倖田來未「ラブリー」カバー論争、小沢健二にとっては「悪い話ではない」?
倖田來未が2月27日にリリースするカバー・アルバム『Color The Cover』。その中の1曲である小沢健二の「ラブリー」について、熱心な小沢ファンから「曲のイメージが台無し」などと批判の声が続出していると話題になっている。15日放送の『ミュージックステーション』(テレビ朝日系)で「ラブリー」を披露した倖田來未が、「これ、絶対アレンジしたらめっちゃかっこ良くなるなと思って」と発言したことも、小沢ファンの怒りを買ってしまったようだ。しかし一方で、「倖田來未の方が歌はうまい」「アレンジも合っていると思う」などといった擁護の声もあり、「ラブリー」カバー曲論争は、まだまだ加熱しそうである。
そんな「ラブリー」カバー論争だが、小沢ファンは「批判が噴出するのは目に見えているのに、どうして小沢サイドは倖田にカバーの許可を出したのか?」といった旨の疑問を感じているという。では、「カバー曲の許諾」とは一体どのようなものなのだろうか。
そもそも、カバー曲とは、現在の音楽業界でどういった扱いを受けているのだろう。音楽業界関係者は語る。
「新曲のCDセールスが絶望的な状況の今の音楽業界において、かつてヒットした実績のある名曲のカバーを出すというのは、手堅く売り上げが見込める、お手軽な音楽ビジネスの1つといえるでしょう。
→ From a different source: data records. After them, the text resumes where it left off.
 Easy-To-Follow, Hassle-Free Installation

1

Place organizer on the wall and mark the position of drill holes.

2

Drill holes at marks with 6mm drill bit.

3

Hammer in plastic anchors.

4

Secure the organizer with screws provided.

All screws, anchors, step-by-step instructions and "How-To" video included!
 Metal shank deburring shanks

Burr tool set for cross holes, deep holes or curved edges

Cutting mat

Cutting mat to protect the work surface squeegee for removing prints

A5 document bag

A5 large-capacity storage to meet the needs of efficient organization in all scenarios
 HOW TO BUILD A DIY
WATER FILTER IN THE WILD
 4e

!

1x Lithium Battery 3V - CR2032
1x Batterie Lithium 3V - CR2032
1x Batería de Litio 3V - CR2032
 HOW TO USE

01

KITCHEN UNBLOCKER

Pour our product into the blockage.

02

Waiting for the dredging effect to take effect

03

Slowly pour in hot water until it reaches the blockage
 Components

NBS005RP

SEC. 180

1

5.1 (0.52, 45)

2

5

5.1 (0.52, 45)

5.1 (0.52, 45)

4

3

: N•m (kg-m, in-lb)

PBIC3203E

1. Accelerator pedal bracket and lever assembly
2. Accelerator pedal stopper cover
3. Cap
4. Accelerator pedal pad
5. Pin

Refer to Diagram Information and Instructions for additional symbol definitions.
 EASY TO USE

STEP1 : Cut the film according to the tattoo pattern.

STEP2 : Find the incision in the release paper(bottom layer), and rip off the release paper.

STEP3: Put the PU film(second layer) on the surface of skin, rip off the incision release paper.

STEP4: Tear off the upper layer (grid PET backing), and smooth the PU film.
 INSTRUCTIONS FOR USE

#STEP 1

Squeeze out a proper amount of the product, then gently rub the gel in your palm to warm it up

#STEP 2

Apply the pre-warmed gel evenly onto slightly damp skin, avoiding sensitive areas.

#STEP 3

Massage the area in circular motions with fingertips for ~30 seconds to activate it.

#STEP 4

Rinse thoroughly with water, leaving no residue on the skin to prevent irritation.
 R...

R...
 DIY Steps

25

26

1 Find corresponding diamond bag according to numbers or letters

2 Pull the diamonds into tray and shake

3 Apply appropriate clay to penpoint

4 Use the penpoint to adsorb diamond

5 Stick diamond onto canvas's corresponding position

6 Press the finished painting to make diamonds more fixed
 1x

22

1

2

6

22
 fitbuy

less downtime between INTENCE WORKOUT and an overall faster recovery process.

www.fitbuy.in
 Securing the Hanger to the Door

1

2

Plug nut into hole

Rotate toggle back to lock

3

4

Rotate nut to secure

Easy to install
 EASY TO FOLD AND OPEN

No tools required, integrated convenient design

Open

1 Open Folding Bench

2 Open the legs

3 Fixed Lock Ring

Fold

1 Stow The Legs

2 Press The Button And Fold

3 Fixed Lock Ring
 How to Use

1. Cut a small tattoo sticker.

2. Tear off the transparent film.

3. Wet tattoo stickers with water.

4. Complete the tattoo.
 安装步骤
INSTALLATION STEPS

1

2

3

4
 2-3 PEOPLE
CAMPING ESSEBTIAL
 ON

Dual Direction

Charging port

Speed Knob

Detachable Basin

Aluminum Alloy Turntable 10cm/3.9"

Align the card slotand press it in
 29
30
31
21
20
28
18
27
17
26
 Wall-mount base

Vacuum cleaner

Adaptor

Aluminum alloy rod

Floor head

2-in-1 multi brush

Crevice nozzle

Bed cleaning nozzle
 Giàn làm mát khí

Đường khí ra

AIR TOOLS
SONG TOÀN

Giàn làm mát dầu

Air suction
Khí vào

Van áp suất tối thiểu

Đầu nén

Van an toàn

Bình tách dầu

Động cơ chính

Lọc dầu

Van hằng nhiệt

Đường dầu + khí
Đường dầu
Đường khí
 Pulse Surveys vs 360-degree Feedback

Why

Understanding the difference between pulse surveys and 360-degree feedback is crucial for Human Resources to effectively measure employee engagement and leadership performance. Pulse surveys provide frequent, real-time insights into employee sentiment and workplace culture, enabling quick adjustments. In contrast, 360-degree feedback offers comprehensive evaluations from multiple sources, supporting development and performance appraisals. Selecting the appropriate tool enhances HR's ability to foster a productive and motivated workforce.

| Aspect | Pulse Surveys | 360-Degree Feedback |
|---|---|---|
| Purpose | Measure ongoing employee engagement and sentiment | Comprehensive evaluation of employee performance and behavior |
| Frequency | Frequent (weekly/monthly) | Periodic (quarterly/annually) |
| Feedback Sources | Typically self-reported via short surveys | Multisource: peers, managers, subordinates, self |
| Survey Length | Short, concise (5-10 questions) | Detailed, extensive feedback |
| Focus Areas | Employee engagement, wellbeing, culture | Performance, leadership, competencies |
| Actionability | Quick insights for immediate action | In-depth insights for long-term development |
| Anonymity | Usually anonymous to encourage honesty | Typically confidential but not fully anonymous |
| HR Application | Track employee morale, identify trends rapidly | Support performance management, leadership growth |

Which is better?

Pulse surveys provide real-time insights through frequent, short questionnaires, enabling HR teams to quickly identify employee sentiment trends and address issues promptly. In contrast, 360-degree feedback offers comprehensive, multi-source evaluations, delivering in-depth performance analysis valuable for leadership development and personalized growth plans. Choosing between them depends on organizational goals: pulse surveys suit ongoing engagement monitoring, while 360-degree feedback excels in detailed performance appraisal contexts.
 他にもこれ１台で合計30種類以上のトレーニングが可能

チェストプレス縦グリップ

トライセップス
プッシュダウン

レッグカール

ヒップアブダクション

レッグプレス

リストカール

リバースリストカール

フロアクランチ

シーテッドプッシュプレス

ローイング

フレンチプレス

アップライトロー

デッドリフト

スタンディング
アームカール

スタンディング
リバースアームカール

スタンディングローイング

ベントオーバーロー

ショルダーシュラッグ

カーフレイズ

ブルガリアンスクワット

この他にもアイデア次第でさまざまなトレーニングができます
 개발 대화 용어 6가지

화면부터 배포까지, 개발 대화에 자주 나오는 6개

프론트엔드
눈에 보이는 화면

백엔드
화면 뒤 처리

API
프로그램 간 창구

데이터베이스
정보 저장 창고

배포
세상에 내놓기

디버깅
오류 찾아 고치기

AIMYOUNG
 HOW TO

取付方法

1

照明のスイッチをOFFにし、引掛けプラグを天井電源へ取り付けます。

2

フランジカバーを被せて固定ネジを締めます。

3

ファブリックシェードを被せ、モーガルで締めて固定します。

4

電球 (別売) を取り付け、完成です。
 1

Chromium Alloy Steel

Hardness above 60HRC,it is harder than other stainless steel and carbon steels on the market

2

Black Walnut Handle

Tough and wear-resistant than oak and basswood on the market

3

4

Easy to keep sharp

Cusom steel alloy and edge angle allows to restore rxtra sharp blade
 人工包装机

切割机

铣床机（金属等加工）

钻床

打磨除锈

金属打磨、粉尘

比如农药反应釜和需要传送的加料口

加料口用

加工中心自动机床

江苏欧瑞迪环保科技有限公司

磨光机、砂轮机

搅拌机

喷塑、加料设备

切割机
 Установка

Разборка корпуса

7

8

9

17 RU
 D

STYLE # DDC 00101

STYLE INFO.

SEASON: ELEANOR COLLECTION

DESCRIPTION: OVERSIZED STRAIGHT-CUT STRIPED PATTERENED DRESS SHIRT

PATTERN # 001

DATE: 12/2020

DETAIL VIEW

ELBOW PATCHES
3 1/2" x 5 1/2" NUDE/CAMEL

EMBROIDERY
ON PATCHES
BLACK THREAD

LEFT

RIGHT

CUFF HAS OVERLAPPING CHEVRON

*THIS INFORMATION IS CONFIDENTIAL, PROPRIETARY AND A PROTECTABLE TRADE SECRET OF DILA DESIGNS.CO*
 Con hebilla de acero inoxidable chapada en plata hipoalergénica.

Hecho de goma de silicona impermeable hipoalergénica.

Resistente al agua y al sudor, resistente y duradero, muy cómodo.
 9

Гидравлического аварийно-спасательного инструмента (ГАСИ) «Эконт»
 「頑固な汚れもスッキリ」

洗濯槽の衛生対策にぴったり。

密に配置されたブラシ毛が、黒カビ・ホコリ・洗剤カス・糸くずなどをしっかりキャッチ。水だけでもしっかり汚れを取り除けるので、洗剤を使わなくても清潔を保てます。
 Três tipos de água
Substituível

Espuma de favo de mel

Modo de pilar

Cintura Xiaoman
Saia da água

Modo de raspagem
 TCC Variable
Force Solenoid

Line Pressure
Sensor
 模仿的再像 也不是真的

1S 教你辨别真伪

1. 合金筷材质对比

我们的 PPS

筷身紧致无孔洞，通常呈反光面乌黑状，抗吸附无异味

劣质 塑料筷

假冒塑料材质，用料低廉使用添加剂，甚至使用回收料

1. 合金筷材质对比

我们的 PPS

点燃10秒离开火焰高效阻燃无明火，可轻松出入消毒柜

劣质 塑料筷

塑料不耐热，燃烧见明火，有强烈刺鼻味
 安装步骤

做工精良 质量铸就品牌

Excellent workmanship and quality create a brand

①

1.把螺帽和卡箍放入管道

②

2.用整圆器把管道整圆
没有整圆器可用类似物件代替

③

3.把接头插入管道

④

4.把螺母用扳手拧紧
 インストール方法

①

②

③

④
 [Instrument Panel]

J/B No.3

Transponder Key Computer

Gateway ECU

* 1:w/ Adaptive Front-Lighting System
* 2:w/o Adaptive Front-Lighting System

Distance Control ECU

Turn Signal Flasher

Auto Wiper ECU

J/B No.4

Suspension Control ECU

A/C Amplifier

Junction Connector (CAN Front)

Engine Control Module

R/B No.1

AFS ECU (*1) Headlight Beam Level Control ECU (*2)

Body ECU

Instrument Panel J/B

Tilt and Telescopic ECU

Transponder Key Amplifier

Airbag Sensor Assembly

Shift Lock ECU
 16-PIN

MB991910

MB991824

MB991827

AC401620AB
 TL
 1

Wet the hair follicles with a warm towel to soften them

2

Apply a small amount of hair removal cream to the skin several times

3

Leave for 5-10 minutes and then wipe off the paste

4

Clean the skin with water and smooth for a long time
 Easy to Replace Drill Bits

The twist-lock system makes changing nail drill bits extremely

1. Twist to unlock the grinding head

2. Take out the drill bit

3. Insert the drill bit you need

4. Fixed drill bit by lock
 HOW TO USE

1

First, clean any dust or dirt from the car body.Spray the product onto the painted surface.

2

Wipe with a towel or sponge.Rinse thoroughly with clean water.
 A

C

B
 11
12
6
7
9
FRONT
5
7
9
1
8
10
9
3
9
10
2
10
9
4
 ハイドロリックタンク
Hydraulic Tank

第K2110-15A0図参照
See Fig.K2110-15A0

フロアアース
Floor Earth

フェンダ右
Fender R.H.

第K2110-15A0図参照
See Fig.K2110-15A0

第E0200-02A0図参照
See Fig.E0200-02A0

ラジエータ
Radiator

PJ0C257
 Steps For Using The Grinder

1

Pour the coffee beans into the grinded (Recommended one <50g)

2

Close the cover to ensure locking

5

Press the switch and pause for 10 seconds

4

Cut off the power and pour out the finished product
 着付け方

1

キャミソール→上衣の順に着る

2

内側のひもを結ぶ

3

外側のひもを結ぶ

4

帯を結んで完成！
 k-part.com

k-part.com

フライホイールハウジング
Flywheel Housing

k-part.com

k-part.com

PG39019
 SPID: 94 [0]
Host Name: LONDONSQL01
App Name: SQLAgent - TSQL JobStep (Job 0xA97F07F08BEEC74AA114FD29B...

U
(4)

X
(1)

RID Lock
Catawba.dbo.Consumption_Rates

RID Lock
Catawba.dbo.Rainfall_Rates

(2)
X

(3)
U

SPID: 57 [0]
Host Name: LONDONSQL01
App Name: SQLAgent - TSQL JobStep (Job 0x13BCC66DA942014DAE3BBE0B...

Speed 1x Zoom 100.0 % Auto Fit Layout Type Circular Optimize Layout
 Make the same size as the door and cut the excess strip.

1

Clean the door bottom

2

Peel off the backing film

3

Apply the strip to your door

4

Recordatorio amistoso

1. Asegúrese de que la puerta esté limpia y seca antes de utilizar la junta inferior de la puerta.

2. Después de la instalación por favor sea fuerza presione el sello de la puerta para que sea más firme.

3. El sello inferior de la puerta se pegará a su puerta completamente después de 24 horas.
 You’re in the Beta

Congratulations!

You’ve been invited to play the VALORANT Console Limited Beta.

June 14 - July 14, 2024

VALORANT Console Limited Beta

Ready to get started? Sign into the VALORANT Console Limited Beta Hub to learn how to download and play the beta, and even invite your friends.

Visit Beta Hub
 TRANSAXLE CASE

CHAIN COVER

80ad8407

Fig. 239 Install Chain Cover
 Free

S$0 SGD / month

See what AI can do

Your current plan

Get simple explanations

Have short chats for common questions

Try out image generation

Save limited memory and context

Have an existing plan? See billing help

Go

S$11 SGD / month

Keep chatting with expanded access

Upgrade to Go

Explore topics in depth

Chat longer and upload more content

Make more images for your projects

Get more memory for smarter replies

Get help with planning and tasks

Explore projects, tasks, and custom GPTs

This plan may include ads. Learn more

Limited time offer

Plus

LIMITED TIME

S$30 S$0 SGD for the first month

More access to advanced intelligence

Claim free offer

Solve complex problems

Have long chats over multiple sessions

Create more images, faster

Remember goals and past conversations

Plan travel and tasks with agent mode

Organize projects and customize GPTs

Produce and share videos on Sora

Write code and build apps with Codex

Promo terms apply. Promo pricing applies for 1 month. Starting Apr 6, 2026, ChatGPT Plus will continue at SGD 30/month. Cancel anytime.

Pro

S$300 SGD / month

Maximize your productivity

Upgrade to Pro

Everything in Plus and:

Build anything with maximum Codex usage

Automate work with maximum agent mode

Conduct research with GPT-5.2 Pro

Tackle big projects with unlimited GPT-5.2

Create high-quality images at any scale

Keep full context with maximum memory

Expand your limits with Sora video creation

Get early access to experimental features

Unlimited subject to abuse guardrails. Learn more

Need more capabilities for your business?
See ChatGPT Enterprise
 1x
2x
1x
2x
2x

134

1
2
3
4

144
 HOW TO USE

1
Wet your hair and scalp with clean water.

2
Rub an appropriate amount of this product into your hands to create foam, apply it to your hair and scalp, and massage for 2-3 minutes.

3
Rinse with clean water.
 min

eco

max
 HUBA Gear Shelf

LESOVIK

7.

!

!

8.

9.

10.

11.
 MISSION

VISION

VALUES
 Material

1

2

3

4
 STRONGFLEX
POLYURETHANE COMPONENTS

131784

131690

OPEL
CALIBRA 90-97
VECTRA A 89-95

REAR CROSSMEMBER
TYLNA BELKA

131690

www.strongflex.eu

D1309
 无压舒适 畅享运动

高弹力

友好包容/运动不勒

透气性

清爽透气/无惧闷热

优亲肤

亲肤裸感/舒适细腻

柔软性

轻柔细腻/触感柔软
楽曲の制作と候補曲の選定が省かれるのも、作り手にとっては楽ですからね」
昔から洋楽、邦楽問わずカバー曲というのは存在しているが、それは「長く活動するアーティストのちょっとした“箸休め”、次のステップに移る際の“気分転換”のようなものだった」(同)という。しかしカバー曲は、今や音楽業界の活性化を担う重要なアイテムとしての位置付けになってしまったようだ。
確かに、昨年11月~今年3月だけでみても、Acid Black Cherry『Recreation 3』、矢野顕子『矢野顕子、忌野清志郎を歌う』、JOY『JOY COVERS』、清水翔太『MELODY』、ジュディ・オング『LAST LOVE SONGS~人には言えない恋がある~』など、さまざまなカバーアルバムがリリースされる状態にある。まさに、カバー曲“乱発”時代とでもいうべき現在の音楽業界だが、自身の楽曲に思い入れのあるアーティストが「カバーされたくない」と意思表示をすることはないのだろうか?
「カバーする側のアーティストを含め、制作者側が『この曲をカバーしたい』と思った際に、まず問い合わせをするのは、原曲の実演アーティストやその事務所ではありません。その楽曲の著作物管理を請け負う音楽出版社に連絡を入れます。そこから、作詞者、作曲者へ連絡をして許諾を得るのです。もし、歌唱・実演しているアーティストが、その曲の作詞・作曲に携わっていない場合、カバーを許す・許さないの権限はまったく与えられません」(同)
「ラブリー」は、作詞・作曲とも小沢自身が行っている。もちろん、カバーを許可しないということもできたはずだが、「それでもカバーを断るケースはほぼありえない」(同)そうだ。
「なぜならカバーされることで、原曲のアーティストに傷が付くというケースはほとんどないからです。また、そのカバー曲がヒットした際には、音楽出版社だけでなく、作詞者、作曲者にも印税が支払われるのですから、そのチャンスをみすみす逃すことはないでしょう。ただし、洋楽のアーティストの許諾は意外と厄介なようで、例えば『歌詞を日本語に変えてカバーしたい』といったリクエストは、ほとんど通らないと聞きます」(同)
今回、良くも悪くも注目を集めた倖田の「ラブリー」だが、その分『Color The Cover』の売り上げにつながるという面もあるだろう。それで、印税を手にすることができ、さらに、自身の楽曲が再び聞かれるきっかけにもなったのであれば、「小沢にとっては決して悪い話ではない」(同)のかもしれない。
しかし、聞き手側がすでに、カバー企画の安易さを見透かしているのも事実。今後、このカバー曲ブームがどうなっていくのか、注意深く見ていきたい。